Moon In Tae, Kim Sun-Hwa, Chin Jung Yeon, Park Sung Hun, Yoon Chang-Hwan, Youn Tae-Jin, Chae In-Ho, Kang Si-Hyuck
Uijeongbu Eulji University Hospital, Uijeongbu, Republic of Korea.
Seoul National University Bundang Hospital, Seongnam, Republic of Korea.
JMIR Cardio. 2023 Apr 26;7:e45299. doi: 10.2196/45299.
An accurate quantitative analysis of coronary artery stenotic lesions is essential to make optimal clinical decisions. Recent advances in computer vision and machine learning technology have enabled the automated analysis of coronary angiography.
The aim of this paper is to validate the performance of artificial intelligence-based quantitative coronary angiography (AI-QCA) in comparison with that of intravascular ultrasound (IVUS).
This retrospective study included patients who underwent IVUS-guided coronary intervention at a single tertiary center in Korea. Proximal and distal reference areas, minimal luminal area, percent plaque burden, and lesion length were measured by AI-QCA and human experts using IVUS. First, fully automated QCA analysis was compared with IVUS analysis. Next, we adjusted the proximal and distal margins of AI-QCA to avoid geographic mismatch. Scatter plots, Pearson correlation coefficients, and Bland-Altman were used to analyze the data.
A total of 54 significant lesions were analyzed in 47 patients. The proximal and distal reference areas, as well as the minimal luminal area, showed moderate to strong correlation between the 2 modalities (correlation coefficients of 0.57, 0.80, and 0.52, respectively; P<.001). The correlation was weaker for percent area stenosis and lesion length, although statistically significant (correlation coefficients of 0.29 and 0.33, respectively).
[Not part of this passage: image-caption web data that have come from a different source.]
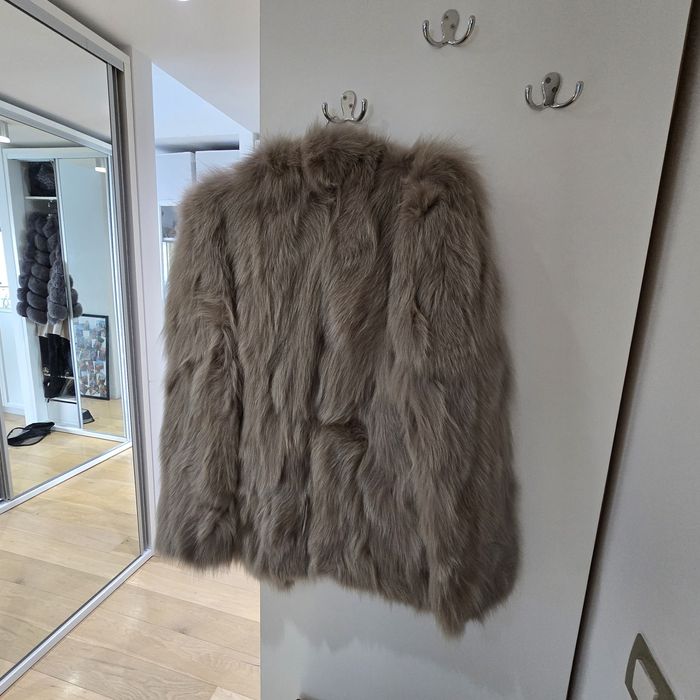 Haina din blana naturala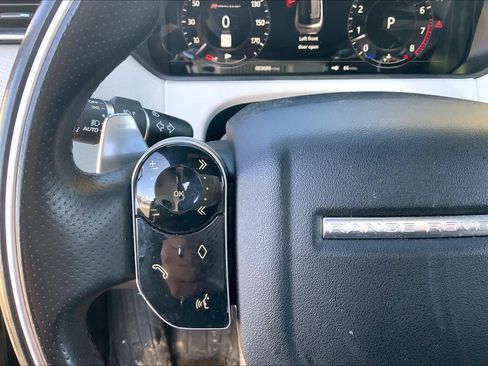 Used 2018 Land Rover Range Rover Velar R-Dynamic SE image 24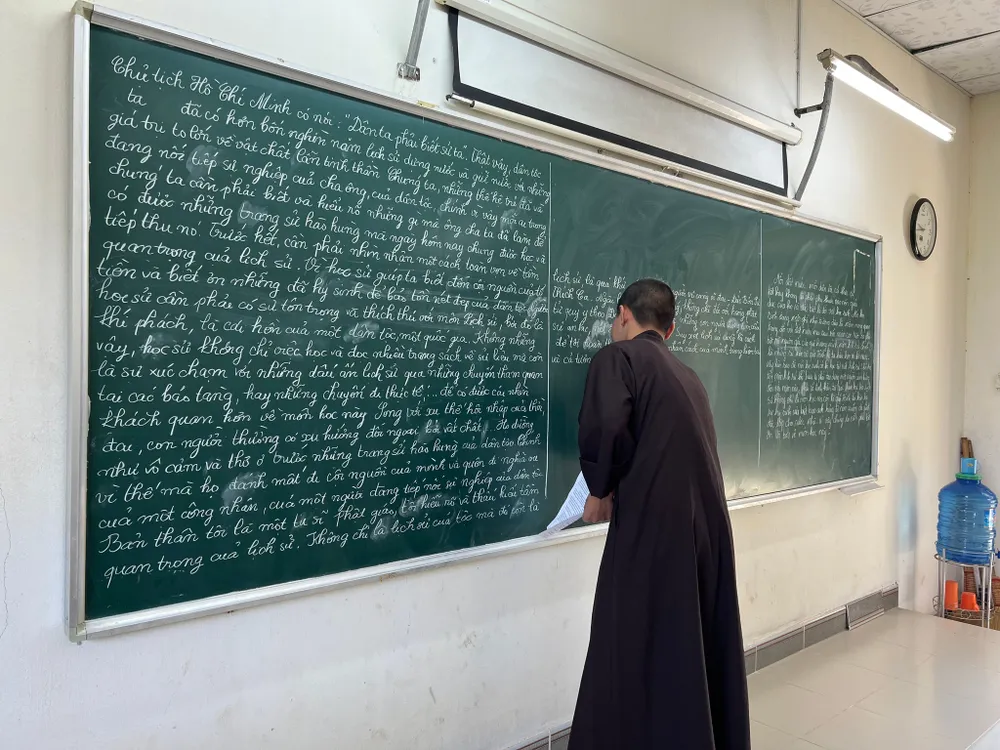 Sư thầy “truyền lửa” đam mê môn Văn ảnh 3
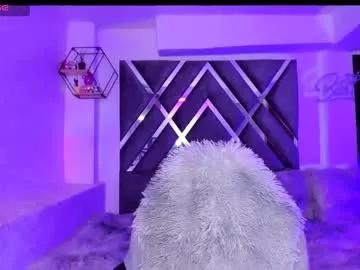 pocahontasweetss on Chaturbate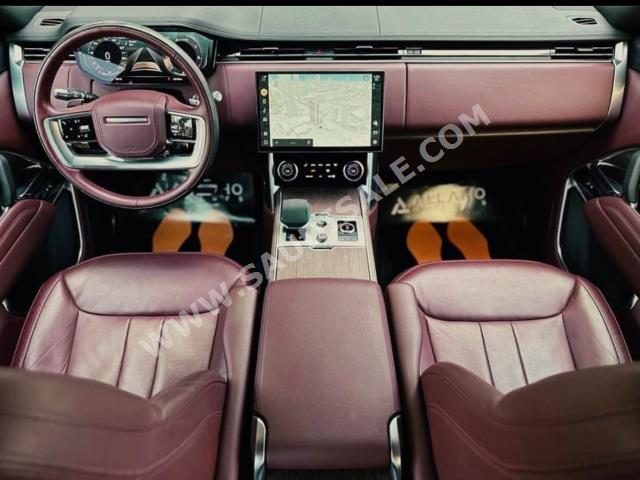 2022 لاند روفر رينج روفر اتش اس اي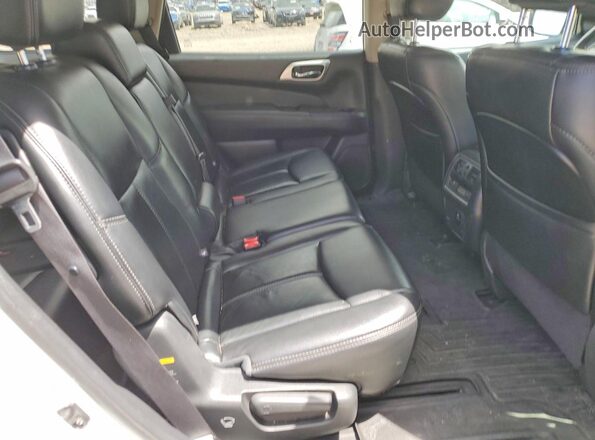 5N1AR2MM4GC613908 2016 NISSAN PATHFINDER Черный Вид задней части салона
AI-QCA tended to measure reference vessel areas smaller and lesion lengths shorter than IVUS did. Systemic proportional bias was not observed in Bland-Altman plots. The biggest cause of bias originated from the geographic mismatch of AI-QCA with IVUS. Discrepancies in the proximal or distal lesion margins were observed between the 2 modalities, which were more frequent at the distal margins. After the adjustment of proximal or distal margins, there was a stronger correlation of proximal and distal reference areas between AI-QCA and IVUS (correlation coefficients of 0.70 and 0.83, respectively).
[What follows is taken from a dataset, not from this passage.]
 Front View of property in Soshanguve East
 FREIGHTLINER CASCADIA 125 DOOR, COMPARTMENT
AI-QCA showed a moderate to strong correlation compared with IVUS in analyzing coronary lesions with significant stenosis. The main discrepancy was in the perception of the distal margins by AI-QCA, and the correction of margins improved the correlation coefficients. We believe that this novel tool could provide confidence to treating physicians and help in making optimal clinical decisions.
对冠状动脉狭窄病变进行准确的定量分析对于做出最佳临床决策至关重要。计算机视觉和机器学习技术的最新进展使得冠状动脉造影的自动分析成为可能。
本文旨在比较基于人工智能的定量冠状动脉造影(AI-QCA)与血管内超声(IVUS)的性能。
这项回顾性研究纳入了在韩国一家三级中心接受IVUS引导下冠状动脉介入治疗的患者。近端和远端参考面积、最小管腔面积、斑块负荷百分比和病变长度由AI-QCA和使用IVUS的人类专家测量。首先,将全自动QCA分析与IVUS分析进行比较。接下来,我们调整了AI-QCA的近端和远端边界以避免地理不匹配。使用散点图、Pearson相关系数和Bland-Altman分析数据。
共分析了47例患者的54处显著病变。近端和远端参考面积以及最小管腔面积在两种方法之间显示出中度至强相关性(相关系数分别为0.57、0.80和0.52;P<0.001)。面积狭窄百分比和病变长度的相关性较弱,尽管具有统计学意义(相关系数分别为0.29和0.33)。与IVUS相比,AI-QCA倾向于测量更小的参考血管面积和更短的病变长度。Bland-Altman图中未观察到系统性比例偏差。偏差的最大原因源于AI-QCA与IVUS的地理不匹配。两种方法在近端或远端病变边界处存在差异,在远端边界处更频繁。调整近端或远端边界后,AI-QCA与IVUS之间近端和远端参考面积的相关性更强(相关系数分别为0.70和0.83)。
在分析有显著狭窄的冠状动脉病变时,与IVUS相比,AI-QCA显示出中度至强相关性。主要差异在于AI-QCA对远端边界的识别,边界校正提高了相关系数。我们认为这种新工具可以为治疗医生提供信心,并有助于做出最佳临床决策。